Not unless you mail them
From Desolation Row
However, I must admit that the 1940s, driving be-bop in the 2015 Kendrick Lamar song “For Free” (caution highly explicit lyrics) on To Pimp a Butterfly is jazzier and more word-drunk than anything Dylan has ever crafted.
How do you think Dylan’s lyrics differ from rap lyrics. Both certainly stick to rhyme?
Melvis: I think a big difference between Dylan’s lyrics and those of Kendrick and some other really skilled rappers, is that the rappers seem to be riding the beat. Like their flow is connected perfectly to the instrumental. At times Bob Dylan feels like he’s talking and there’s a band playing behind him.”
Mitch: Interesting. While I love the tunes on Highway 61 Revisited. I can see—hear, actually—that criticism.
While Dylan brought something mostly new and rather revolutionary to pop song lyrics—seriousness, poetry—his taste in music has, I have to admit, been mostly retrograde. His great move forward in 1965 was back to the blues and rock ‘n’ roll.
Indeed, Lamar has been a great adventure for me musically. I loved, for example, the propulsive, chug-a-chug drum-and-bass of his “King Kunta,” which seems powerful enough in the video to pull a whole neighborhood through time.
Some bigtime blues guys played on Highway 61: guitarist Mike Bloomfield, for example. I see some bigtime musicians played on Pimp a Butterfly: the pianist Robert Glasper, for example. Dylan’s musicians did what they wanted. And that works great here: they all were exploring this new musical territory with him. But my sense is that Lamar’s musicians do what he asks them to try.
Lamar’s songs, in other words, seem produced—arranged, assembled, worked out. Dylan—to the frustration of many of his producers—seems satisfied if they are just played.
In some ways, a more apt comparison for Lamar—musically—would be the Beatles, when they were making Revolver.
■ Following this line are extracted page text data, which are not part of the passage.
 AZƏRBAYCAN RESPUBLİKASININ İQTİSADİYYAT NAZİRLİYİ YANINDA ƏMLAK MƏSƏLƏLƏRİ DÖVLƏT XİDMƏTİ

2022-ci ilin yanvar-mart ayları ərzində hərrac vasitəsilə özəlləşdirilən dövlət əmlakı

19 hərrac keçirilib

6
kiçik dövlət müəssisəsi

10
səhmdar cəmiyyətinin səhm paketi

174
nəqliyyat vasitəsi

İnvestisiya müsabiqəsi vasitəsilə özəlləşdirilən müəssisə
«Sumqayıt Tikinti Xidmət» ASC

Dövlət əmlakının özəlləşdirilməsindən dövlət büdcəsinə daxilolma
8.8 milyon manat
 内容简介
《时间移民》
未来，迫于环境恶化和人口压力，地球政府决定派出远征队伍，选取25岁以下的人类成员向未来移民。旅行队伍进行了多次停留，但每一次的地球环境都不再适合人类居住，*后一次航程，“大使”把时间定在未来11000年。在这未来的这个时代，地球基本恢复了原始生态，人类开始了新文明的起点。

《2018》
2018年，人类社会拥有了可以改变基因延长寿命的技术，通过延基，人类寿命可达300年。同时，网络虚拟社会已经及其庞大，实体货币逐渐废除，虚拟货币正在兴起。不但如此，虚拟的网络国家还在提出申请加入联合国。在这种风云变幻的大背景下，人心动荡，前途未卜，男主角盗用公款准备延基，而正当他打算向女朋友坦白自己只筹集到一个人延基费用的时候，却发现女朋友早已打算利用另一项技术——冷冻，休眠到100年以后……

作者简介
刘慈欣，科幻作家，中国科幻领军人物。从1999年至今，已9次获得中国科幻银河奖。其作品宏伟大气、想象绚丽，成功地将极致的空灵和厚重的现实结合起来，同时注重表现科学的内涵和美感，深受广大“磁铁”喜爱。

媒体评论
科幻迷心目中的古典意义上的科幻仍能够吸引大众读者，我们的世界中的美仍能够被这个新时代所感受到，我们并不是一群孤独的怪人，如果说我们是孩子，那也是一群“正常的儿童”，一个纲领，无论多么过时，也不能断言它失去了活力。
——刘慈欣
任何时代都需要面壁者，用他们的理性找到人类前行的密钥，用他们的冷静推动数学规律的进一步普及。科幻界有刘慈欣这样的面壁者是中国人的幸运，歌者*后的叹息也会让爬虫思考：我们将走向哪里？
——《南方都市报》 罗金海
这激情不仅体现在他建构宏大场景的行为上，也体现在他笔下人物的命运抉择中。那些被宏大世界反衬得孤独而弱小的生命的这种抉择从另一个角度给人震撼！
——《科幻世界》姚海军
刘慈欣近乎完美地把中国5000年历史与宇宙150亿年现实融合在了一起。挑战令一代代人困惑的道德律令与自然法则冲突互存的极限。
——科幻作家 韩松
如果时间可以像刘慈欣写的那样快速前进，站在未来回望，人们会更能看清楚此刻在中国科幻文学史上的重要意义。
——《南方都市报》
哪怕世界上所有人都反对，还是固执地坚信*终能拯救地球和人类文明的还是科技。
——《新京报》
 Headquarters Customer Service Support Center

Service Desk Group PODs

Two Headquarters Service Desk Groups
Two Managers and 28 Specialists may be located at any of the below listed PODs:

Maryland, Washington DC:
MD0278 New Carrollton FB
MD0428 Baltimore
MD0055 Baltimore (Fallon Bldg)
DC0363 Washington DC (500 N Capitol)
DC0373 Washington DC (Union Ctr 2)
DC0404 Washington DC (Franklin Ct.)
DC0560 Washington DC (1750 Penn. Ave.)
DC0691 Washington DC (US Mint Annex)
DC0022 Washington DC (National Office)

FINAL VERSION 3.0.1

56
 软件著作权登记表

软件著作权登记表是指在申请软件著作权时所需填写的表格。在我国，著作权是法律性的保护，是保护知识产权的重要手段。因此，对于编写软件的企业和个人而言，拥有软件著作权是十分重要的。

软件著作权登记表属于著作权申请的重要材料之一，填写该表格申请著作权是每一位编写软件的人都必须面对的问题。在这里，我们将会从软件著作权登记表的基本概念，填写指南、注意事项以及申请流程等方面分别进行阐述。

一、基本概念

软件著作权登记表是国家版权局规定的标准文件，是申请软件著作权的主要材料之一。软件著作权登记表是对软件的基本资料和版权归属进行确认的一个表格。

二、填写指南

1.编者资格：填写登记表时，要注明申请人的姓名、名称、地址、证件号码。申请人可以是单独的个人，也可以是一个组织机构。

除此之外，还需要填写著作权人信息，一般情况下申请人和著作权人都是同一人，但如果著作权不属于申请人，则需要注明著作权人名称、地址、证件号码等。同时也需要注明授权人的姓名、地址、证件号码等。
And I should acknowledge my amazement that Kendrick Lamar is able to rap so really, really fast. Is there a name for that?
Melvis: There’s probably a name for it, but I just call it “rapping fast.” Some rappers rap fast just to show off that they can, but I feel like Kendrick actually has a purpose when he does it.
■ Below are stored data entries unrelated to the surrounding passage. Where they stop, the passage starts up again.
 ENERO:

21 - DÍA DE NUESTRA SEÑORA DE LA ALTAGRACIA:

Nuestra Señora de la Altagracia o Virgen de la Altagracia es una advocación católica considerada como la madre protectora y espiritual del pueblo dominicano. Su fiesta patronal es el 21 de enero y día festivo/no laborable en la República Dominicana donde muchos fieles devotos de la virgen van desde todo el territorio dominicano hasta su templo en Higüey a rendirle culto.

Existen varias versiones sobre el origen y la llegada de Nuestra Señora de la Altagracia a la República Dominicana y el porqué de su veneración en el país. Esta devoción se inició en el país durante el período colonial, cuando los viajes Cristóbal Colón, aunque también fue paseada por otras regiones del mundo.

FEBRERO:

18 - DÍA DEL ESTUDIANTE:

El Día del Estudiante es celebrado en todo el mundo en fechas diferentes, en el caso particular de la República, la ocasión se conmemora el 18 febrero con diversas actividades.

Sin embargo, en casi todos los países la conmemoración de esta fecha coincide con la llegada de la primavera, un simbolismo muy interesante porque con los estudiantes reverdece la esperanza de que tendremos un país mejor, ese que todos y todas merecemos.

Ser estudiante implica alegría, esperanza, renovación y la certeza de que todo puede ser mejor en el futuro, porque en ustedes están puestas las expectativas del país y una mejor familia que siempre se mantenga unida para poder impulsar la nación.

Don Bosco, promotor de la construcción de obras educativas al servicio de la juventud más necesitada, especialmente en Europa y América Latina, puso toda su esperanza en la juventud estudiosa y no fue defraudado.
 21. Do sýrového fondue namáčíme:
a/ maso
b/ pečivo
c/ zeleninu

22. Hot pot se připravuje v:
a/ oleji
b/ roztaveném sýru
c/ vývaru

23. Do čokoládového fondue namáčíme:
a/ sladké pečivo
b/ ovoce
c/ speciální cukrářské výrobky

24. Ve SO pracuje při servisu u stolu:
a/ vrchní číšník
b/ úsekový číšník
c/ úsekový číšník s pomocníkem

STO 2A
Mitch: There don’t seem many borrowed snatches and riffs, which I associate with rap, on this record.
Melvis: There are. The samples and quotes on the album go way back. Some are from the 1970s. This video collects them. But Kendrick changes, alters a lot of them.
Mitch: I expected to hear a lot more nastiness from Kendrick, especially since there have been all these very public feuds—between Kendrick and Drake in particular.
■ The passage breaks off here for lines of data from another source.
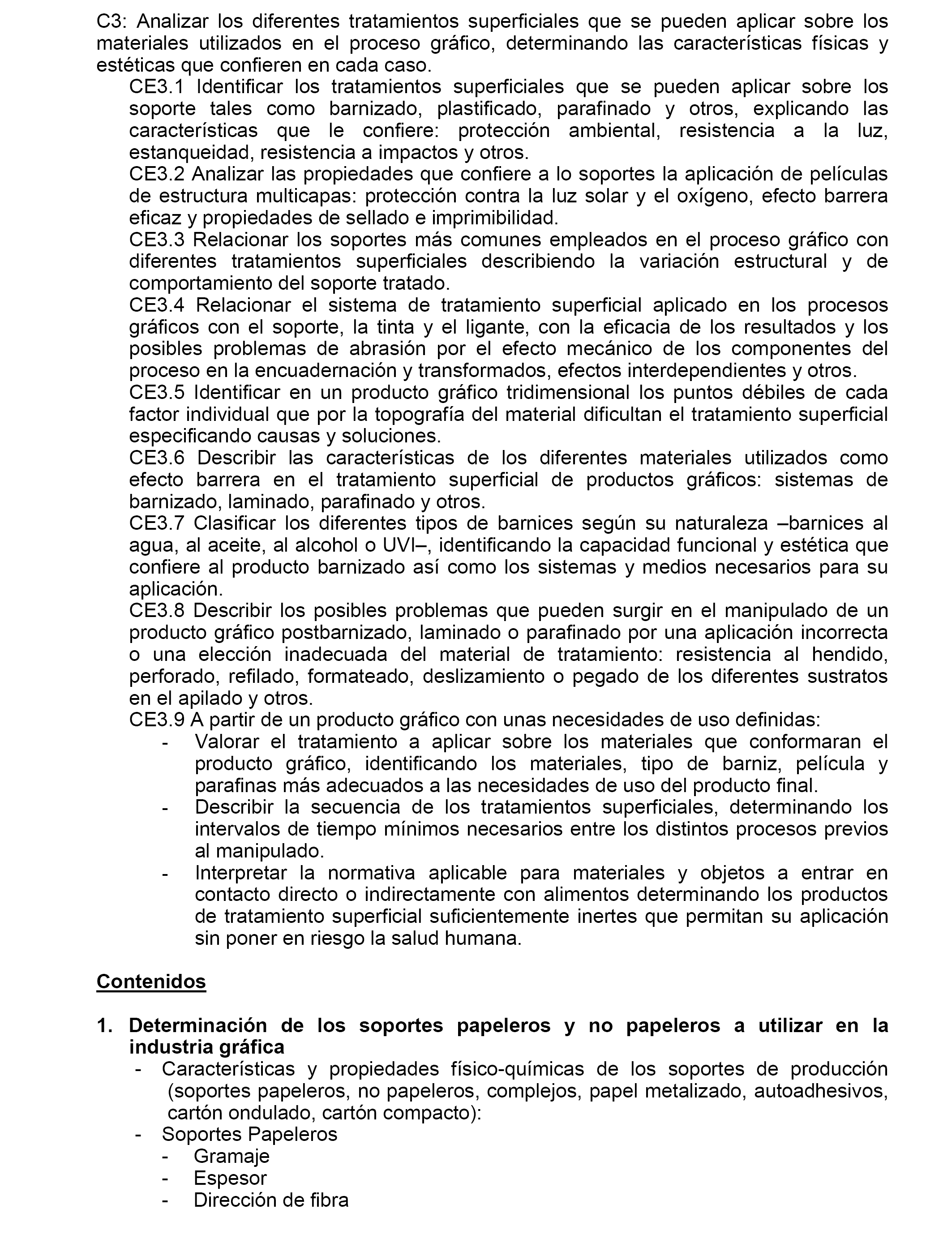 C3: Analizar los diferentes tratamientos superficiales que se pueden aplicar sobre los materiales utilizados en el proceso gráfico, determinando las características físicas y estéticas que confieren en cada caso.

CE3.1 Identificar los tratamientos superficiales que se pueden aplicar sobre los soporte tales como barnizado, plastificado, parafinado y otros, explicando las características que le confiere: protección ambiental, resistencia a la luz, estanqueidad, resistencia a impactos y otros.

CE3.2 Analizar las propiedades que confiere a lo soportes la aplicación de películas de estructura multicapas: protección contra la luz solar y el oxígeno, efecto barrera eficaz y propiedades de sellado e imprimibilidad.

CE3.3 Relacionar los soportes más comunes empleados en el proceso gráfico con diferentes tratamientos superficiales describiendo la variación estructural y de comportamiento del soporte tratado.

CE3.4 Relacionar el sistema de tratamiento superficial aplicado en los procesos gráficos con el soporte, la tinta y el ligante, con la eficacia de los resultados y los posibles problemas de abrasión por el efecto mecánico de los componentes del proceso en la encuadernación y transformados, efectos interdependientes y otros.

CE3.5 Identificar en un producto gráfico tridimensional los puntos débiles de cada factor individual que por la topografía del material dificultan el tratamiento superficial especificando causas y soluciones.

CE3.6 Describir las características de los diferentes materiales utilizados como efecto barrera en el tratamiento superficial de productos gráficos: sistemas de barnizado, laminado, parafinado y otros.

CE3.7 Clasificar los diferentes tipos de barnices según su naturaleza –barnices al agua, al aceite, al alcohol o UVI–, identificando la capacidad funcional y estética que confiere al producto barnizado así como los sistemas y medios necesarios para su aplicación.

CE3.8 Describir los posibles problemas que pueden surgir en el manipulado de un producto gráfico postbarnizado, laminado o parafinado por una aplicación incorrecta o una elección inadecuada del material de tratamiento: resistencia al hendido, perforado, refilado, formateado, deslizamiento o pegado de los diferentes sustratos en el apilado y otros.

CE3.9 A partir de un producto gráfico con unas necesidades de uso definidas:
- Valorar el tratamiento a aplicar sobre los materiales que conformaran el producto gráfico, identificando los materiales, tipo de barniz, película y parafinas más adecuados a las necesidades de uso del producto final.
- Describir la secuencia de los tratamientos superficiales, determinando los intervalos de tiempo mínimos necesarios entre los distintos procesos previos al manipulado.
- Interpretar la normativa aplicable para materiales y objetos a entrar en contacto directo o indirectamente con alimentos determinando los productos de tratamiento superficial suficientemente inertes que permitan su aplicación sin poner en riesgo la salud humana.

Contenidos

1. Determinación de los soportes papeleros y no papeleros a utilizar en la industria gráfica
- Características y propiedades físico-químicas de los soportes de producción (soportes papeleros, no papeleros, complejos, papel metalizado, autoadhesivos, cartón ondulado, cartón compacto):
- Soportes Papeleros
  - Gramaje
  - Espesor
  - Dirección de fibra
Melvis: I don’t think Kendrick is mean. Eminem was the dude who just randomly attacked everyone.
But rappers do this all the time. It’s one of the most fun aspects of hip hop.
And Kendrick attacks himself more than he does anyone else, honestly. Calls himself a hypocrite. Talks about not being there for his family enough.
Mitch: Back in the late 20th century, postmodernists often championed the power of pastiche—the assembly of unlike elements—in painting, theater or other media. I kept waiting for that technique to find its way into rock ‘n’ roll music, where I thought it would be particular effective as a way of capturing, often through irony, some of the twists and tangles of our postmodern lives.
Well, pastiche had apparently found its way—with great effect—into hip hop. I had just not been listening. It is all over this record.
If you click on Lamar’s videos, do be prepared for some scantily clad women and braggadocio. That is often, as we know, a feature of the genre—a genre he is involved in critiquing and changing.
And I am happy to acknowledge Kendrick Lamar on To Pimp a Butterfly as a world-class pastiche master as well as a record maker of the highest order.
Melvis: And I want to make it clear that, while I think this is his best album, the ones before and after this are still incredible.
Melvis: The album after this one. Damn., won the Pulitzer Prize for Music. It was the first non-jazz or classical album to do so.
Mitch: And, of course, Bob Dylan won the Nobel Prize for Literature. Some support in these two awards for the obsession we each have with one of these guys and the value of also listening to the other one.